Porque são tingidas por ácidos liberados nos processos de decomposição de sedimentos orgânicos – que é o que não falta na floresta. Ao longo de seus 1.700 quilômetros, o Negro recebe naturalmente uma grande quantidade de restos de folhas, arbustos e troncos. No leito do rio, esses sedimentos são dissolvidos e decompostos. Nesse processo, ocorre a liberação de ácidos que dão à água aquela cor de chá.
Outro fator importante é a idade avançada do terreno na região. “O Negro corre em uma área rochosa, de formação geológica muito antiga”, segundo a engenheira florestal Hillandia Brandão, do Instituto Nacional de Pesquisas da Amazônia (INPA). Por isso, sua passagem não provoca grande erosão das margens – como ocorre com outro grande rio amazônico, o Solimões – impedindo que assuma cor barrenta. No encontro entre esses dois rios, que se juntam para formar o Amazonas, o contraste fica evidente: ao longo de 6 quilômetros, as águas escuras do Negro correm ao lado do caudal marrom do Solimões.
Os volumes demoram a se misturar porque há diferenças de temperatura e de velocidade nas correntezas dos rios. Enquanto as águas do Negro marcam 22ºC e correm mansas, a 2 km/h, o Solimões avança de 4 a 6 km/h com uma temperatura de 28ºC. Depois da confluência, o Amazonas passa a ter águas barrentas como as do Solimões – que leva a melhor no encontro porque tem maior volume d’água.

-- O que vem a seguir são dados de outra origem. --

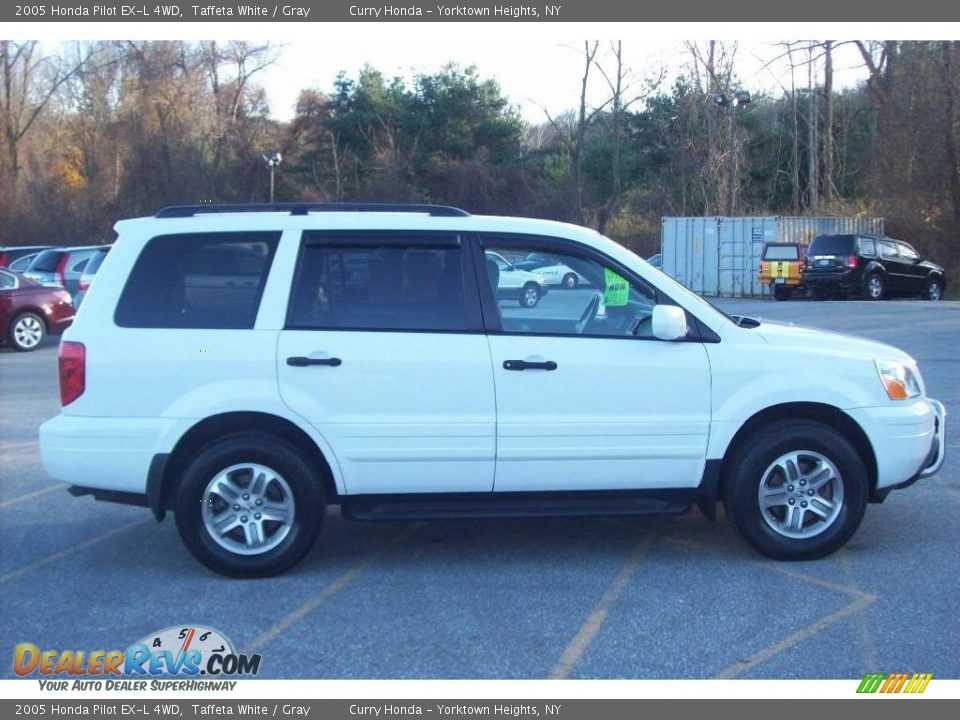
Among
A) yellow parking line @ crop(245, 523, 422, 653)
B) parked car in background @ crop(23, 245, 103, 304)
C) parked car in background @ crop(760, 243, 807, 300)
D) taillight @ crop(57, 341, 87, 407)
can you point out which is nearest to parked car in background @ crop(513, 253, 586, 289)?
yellow parking line @ crop(245, 523, 422, 653)

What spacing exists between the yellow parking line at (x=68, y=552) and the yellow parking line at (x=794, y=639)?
3.87 metres

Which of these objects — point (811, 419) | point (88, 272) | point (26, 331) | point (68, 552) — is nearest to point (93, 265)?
point (88, 272)

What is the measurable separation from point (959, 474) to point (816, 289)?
819 inches

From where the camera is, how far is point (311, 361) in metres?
5.48

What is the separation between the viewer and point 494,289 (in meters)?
5.70

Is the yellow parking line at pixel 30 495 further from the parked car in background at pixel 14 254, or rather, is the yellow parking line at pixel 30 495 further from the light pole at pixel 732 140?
the light pole at pixel 732 140

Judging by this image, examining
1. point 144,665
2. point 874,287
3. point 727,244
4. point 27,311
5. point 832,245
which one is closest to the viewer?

O Rio Negro é um dos três maiores rios do mundo, com volume de água maior do que em todos os rios da Europa. Seu volume d’água perde somente para o rio Amazonas (o qual ele próprio ajuda a formar, como será explicado mais adiante). Ele é também o maior afluente da margem esquerda do rio Amazonas, na Amazônia.

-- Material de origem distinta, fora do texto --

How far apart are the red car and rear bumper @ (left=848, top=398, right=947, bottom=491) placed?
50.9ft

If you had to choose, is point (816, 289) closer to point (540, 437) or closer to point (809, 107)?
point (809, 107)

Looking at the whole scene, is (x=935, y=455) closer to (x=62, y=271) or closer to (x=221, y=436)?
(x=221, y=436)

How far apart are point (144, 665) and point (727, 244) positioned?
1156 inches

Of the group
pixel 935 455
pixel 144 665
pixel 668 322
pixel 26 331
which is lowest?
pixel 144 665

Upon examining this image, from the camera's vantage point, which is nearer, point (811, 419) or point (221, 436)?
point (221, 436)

As águas negras contém milhares de ilhas e praias reveladas no período da vazante.
A cor da água do Negro foi alvo de especulação durante cerca de 200 anos por vários cientistas. Apenas no início da década de 80 que veio a resposta por meio dos estudos do químico americano Jerry A. Leenheer. As águas de todos os rios dependem em grande parte das interações químicas e físicas, como infiltração e escoamento, com as extensas áreas terrestres de drenagem adjacentes.

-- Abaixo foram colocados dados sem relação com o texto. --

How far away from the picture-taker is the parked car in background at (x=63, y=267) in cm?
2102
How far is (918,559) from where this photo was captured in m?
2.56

As águas pretas do Rio Negro e de muitos de seus efluentes possuem valores de pH entre 3,8 e 4,9, sendo, portanto, ácidas. Isso ocorre em razão da grande quantidade de substâncias orgânicas dissolvidas oriundas da drenagem dos solos arenosos adjacentes ao rio que possuem como vegetação a campina, a campinarana ou as caatingas amazônicas. Essa cor é resultado dos ácidos húmicos e fúlvicos resultantes da decomposição do húmus no solo que são lentamente transportados para o rio.
O húmus é uma compostagem natural realizada pelo sistema digestório das minhocas, por bactérias e fungos, que decompõem a matéria orgânica, agregando ao solo os restos de animais e plantas mortas e também seus subprodutos. O húmus é o mais completo adubo, não possuindo cheiro, sendo asséptico, rico em micro e macronutrientes, além de possuir textura macia em razão da granulometria das partículas do solo (silte e areia).
Portanto, o húmus que dá a cor preta é carregado para dentro do rio com as inundações, e o grau de acidez elevado é explicado exatamente por essa grande quantidade de ácidos em seu interior provenientes da decomposição dos vegetais.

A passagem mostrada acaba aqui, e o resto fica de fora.